On January 31st, 2011, I posted my very first piece on this blog. After much consideration I chose the name innerwoven because it seemed to capture what I believe to be true about all of us – we are beloved creatures kneaded into the dough of earth and eternity by God. An often-nasty business requiring much punching and bending and mucking about that constantly shapes our raw material into something warm and nourishing to be served up to a world starving for its goodness. And, although true spirituality is a two-way street – impulses and experiences, ideas and trouble, ecstasy and environments – moving in and out of us, the work of God is largely an inner one. God, at the very center of us, pushing His/Her way out like radiating circles of magma to the mouth of our volcano, ready to burst out upon the world.
This blog then was originally designed to be a catch-all spiritual notepad upon which I could scribble a few ideas about the nature of the soul, the shape of my emerging life, and in so doing, build a little community. Writing about all that required poetry which is what happens when words make love.

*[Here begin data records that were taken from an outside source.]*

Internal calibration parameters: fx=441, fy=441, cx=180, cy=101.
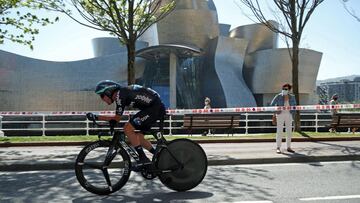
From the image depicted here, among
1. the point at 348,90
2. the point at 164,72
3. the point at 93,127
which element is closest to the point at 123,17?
the point at 93,127

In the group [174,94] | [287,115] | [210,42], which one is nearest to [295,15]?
[287,115]

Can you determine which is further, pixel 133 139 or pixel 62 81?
pixel 62 81

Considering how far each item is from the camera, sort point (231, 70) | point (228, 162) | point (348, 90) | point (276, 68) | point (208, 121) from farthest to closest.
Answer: point (348, 90) → point (276, 68) → point (231, 70) → point (208, 121) → point (228, 162)

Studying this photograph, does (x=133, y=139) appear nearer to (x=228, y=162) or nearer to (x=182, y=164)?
(x=182, y=164)


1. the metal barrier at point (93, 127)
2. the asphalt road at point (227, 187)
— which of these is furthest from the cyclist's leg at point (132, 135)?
the metal barrier at point (93, 127)

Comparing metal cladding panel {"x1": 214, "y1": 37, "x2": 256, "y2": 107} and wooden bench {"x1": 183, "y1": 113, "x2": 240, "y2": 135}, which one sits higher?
metal cladding panel {"x1": 214, "y1": 37, "x2": 256, "y2": 107}

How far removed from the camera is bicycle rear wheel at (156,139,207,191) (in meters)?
6.67

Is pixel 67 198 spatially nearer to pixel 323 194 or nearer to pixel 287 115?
pixel 323 194

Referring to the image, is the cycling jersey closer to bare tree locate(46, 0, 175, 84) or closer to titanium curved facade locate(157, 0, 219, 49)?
bare tree locate(46, 0, 175, 84)

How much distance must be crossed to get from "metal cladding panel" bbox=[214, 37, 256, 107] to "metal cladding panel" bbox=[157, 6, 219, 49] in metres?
2.88

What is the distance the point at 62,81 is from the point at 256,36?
122 feet

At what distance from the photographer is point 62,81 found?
63469mm

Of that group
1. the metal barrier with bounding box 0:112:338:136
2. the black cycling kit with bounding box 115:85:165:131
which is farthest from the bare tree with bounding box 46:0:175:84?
the black cycling kit with bounding box 115:85:165:131

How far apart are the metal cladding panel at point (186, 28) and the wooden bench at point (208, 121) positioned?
157 ft
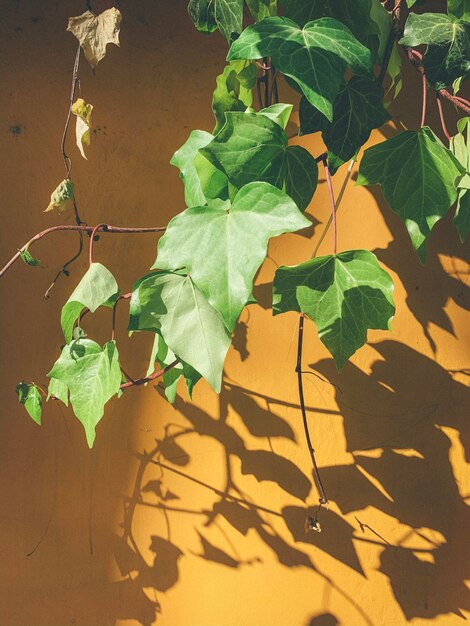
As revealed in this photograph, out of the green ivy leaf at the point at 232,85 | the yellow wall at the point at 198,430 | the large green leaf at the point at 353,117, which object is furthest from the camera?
the yellow wall at the point at 198,430

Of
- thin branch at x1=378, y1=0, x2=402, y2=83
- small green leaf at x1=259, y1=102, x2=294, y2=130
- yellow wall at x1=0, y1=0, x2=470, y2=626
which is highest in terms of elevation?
thin branch at x1=378, y1=0, x2=402, y2=83

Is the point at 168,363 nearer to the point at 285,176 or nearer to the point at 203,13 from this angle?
the point at 285,176

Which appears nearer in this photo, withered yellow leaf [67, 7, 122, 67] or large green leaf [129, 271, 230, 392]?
large green leaf [129, 271, 230, 392]

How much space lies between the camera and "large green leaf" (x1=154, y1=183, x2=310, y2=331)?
614 mm

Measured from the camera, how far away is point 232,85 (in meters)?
0.83

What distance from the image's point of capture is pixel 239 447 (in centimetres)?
108

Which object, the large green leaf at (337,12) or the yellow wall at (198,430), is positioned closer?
the large green leaf at (337,12)

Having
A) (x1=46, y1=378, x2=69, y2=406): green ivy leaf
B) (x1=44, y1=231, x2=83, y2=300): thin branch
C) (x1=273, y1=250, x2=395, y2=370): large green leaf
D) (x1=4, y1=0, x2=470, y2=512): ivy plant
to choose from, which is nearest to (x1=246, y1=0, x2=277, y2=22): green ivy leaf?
(x1=4, y1=0, x2=470, y2=512): ivy plant

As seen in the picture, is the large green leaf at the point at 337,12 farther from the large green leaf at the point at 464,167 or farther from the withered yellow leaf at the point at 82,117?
the withered yellow leaf at the point at 82,117

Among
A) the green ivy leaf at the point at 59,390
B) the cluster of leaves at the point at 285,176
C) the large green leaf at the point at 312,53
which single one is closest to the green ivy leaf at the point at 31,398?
the green ivy leaf at the point at 59,390

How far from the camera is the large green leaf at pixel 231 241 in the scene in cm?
61

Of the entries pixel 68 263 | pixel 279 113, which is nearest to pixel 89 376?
pixel 68 263

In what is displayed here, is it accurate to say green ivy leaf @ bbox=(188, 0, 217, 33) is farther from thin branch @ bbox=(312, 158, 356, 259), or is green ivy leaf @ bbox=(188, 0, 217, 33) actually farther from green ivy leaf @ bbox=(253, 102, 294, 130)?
thin branch @ bbox=(312, 158, 356, 259)

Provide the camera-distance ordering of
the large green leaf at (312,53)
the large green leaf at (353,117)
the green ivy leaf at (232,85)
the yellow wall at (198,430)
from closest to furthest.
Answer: the large green leaf at (312,53), the large green leaf at (353,117), the green ivy leaf at (232,85), the yellow wall at (198,430)
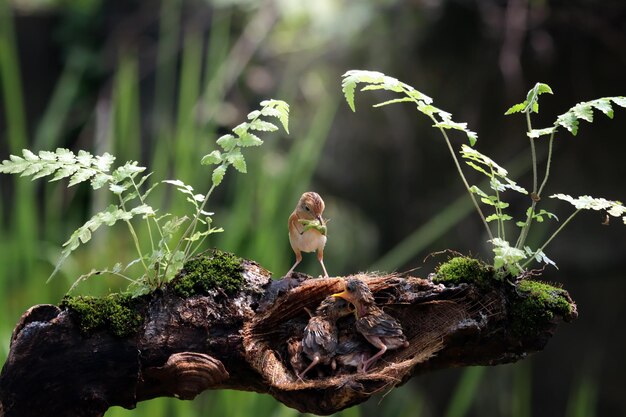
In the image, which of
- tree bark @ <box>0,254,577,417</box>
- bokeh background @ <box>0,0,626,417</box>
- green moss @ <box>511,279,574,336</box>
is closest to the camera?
tree bark @ <box>0,254,577,417</box>

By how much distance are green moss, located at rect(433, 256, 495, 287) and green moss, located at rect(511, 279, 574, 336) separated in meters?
0.06

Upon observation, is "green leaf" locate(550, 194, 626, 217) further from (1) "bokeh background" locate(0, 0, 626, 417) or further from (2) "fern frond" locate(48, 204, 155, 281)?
(1) "bokeh background" locate(0, 0, 626, 417)

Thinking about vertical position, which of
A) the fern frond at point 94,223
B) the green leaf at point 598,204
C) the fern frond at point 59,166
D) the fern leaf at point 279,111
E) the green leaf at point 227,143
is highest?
the fern leaf at point 279,111

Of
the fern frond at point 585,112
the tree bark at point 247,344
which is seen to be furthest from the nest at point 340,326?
the fern frond at point 585,112

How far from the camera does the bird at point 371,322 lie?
4.15 ft

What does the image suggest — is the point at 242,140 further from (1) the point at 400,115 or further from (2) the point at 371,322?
(1) the point at 400,115

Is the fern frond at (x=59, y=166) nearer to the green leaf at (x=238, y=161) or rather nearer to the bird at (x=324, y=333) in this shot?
the green leaf at (x=238, y=161)

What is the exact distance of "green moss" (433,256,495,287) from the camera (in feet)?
4.42

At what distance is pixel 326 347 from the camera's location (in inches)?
49.4

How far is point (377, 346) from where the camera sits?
4.12 ft

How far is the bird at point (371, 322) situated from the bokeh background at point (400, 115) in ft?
6.69

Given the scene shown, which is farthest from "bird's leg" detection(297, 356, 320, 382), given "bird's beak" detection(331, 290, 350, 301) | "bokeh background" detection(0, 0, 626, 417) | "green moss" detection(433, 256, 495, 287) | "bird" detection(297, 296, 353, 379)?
"bokeh background" detection(0, 0, 626, 417)

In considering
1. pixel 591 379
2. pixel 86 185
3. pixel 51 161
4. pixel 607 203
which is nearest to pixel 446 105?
pixel 591 379

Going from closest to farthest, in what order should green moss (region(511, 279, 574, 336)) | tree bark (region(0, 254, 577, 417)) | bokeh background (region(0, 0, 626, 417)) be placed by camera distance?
tree bark (region(0, 254, 577, 417)), green moss (region(511, 279, 574, 336)), bokeh background (region(0, 0, 626, 417))
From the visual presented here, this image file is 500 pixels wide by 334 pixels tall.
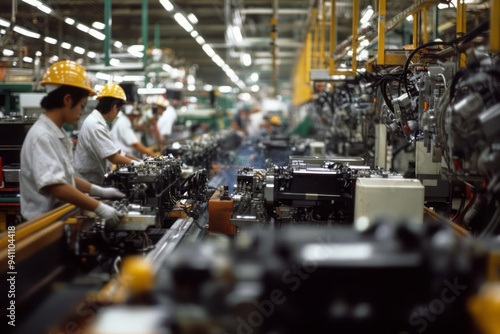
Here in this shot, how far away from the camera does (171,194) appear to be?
4051mm

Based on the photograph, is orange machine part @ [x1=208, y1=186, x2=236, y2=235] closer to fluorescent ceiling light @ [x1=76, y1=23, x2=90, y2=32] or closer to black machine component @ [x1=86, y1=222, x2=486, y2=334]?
black machine component @ [x1=86, y1=222, x2=486, y2=334]

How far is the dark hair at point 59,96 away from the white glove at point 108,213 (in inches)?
28.2


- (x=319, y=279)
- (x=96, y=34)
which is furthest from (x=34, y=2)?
(x=319, y=279)

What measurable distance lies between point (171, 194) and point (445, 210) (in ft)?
9.11

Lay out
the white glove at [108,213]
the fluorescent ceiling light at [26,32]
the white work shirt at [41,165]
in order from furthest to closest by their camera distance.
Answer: the fluorescent ceiling light at [26,32] < the white glove at [108,213] < the white work shirt at [41,165]

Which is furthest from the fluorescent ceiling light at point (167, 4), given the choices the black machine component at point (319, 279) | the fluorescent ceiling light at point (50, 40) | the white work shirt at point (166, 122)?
the black machine component at point (319, 279)

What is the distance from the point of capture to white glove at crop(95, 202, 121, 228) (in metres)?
3.01

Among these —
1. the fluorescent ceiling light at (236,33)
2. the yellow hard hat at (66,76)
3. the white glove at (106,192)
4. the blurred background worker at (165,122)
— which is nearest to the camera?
the yellow hard hat at (66,76)

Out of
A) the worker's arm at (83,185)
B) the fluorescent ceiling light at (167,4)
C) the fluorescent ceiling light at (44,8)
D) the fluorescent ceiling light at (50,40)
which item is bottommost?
the worker's arm at (83,185)

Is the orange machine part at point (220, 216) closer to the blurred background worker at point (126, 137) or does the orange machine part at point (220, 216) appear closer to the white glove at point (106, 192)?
the white glove at point (106, 192)

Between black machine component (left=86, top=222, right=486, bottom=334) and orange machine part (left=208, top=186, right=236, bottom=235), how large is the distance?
203 cm

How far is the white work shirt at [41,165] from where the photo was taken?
2.91m

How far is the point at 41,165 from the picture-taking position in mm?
2914

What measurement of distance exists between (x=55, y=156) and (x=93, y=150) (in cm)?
Answer: 157
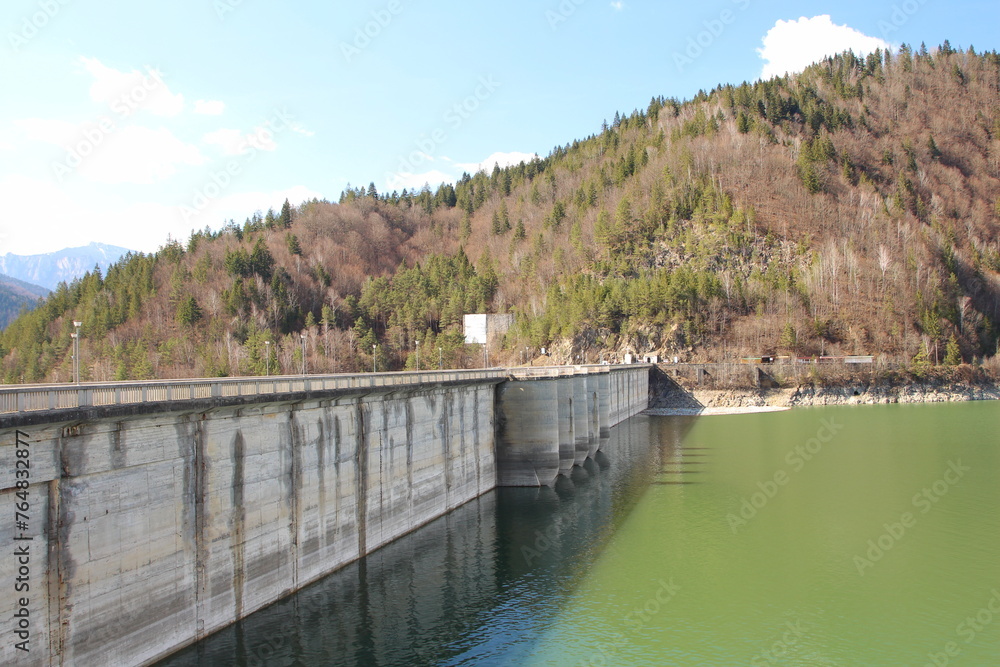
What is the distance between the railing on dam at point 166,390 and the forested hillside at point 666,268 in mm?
88467

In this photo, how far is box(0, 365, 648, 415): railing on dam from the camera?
1638 cm

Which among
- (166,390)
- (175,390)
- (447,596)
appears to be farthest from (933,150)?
(166,390)

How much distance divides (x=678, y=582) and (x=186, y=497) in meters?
19.8

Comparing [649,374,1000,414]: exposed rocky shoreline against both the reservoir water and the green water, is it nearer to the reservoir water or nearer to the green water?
the green water

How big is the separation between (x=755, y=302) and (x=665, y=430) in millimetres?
51421

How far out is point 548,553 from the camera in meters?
33.5

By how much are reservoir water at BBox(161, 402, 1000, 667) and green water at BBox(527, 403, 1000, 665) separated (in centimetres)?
10

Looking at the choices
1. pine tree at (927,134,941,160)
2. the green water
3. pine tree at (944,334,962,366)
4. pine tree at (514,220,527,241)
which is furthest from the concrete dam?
pine tree at (927,134,941,160)

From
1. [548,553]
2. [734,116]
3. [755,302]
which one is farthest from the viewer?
[734,116]

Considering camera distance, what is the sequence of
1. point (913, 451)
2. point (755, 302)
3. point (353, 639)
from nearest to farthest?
point (353, 639), point (913, 451), point (755, 302)

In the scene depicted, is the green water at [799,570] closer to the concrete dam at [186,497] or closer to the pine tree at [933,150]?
the concrete dam at [186,497]

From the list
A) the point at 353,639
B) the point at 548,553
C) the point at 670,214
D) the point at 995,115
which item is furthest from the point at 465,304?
the point at 995,115

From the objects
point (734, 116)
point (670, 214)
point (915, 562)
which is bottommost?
point (915, 562)

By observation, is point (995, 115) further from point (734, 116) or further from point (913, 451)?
point (913, 451)
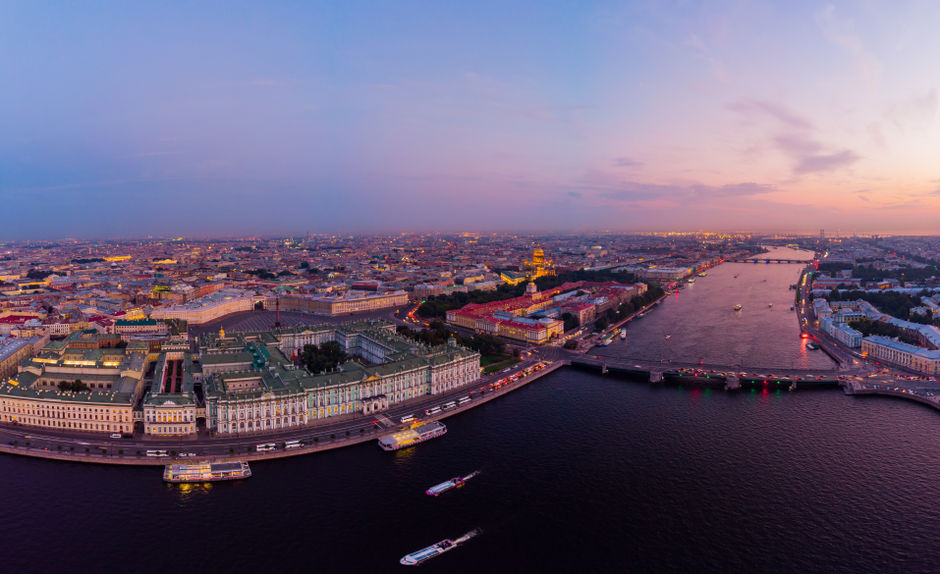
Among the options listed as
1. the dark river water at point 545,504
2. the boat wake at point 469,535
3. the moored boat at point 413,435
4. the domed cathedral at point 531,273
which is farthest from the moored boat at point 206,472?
the domed cathedral at point 531,273

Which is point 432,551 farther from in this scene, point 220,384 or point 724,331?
point 724,331

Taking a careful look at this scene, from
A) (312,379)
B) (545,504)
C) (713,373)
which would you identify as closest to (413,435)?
(312,379)

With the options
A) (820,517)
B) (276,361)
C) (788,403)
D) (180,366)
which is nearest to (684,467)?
(820,517)

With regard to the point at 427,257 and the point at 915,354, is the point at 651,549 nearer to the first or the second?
the point at 915,354

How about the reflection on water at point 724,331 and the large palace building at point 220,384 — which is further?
the reflection on water at point 724,331

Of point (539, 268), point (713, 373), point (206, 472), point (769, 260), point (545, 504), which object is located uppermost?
point (769, 260)

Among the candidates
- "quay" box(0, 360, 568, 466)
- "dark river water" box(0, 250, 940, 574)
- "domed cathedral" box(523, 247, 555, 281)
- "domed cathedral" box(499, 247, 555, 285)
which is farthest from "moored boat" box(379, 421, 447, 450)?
"domed cathedral" box(523, 247, 555, 281)

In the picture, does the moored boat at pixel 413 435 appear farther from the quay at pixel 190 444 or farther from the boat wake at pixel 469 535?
the boat wake at pixel 469 535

They impregnate the page with something remarkably sweet and real. Robslitbits became the creative writing arm of the blog which I later portioned into a separate entity. At first, however, it was all right here.
To celebrate eleven years, I repost one of my earliest blog entries. This one was originally early February, 2011, but it still says the kind of thing I’d typically say. Thanks to all of you for taking this journey of spirituality and literature with me. You make life fun, interesting, and just…better!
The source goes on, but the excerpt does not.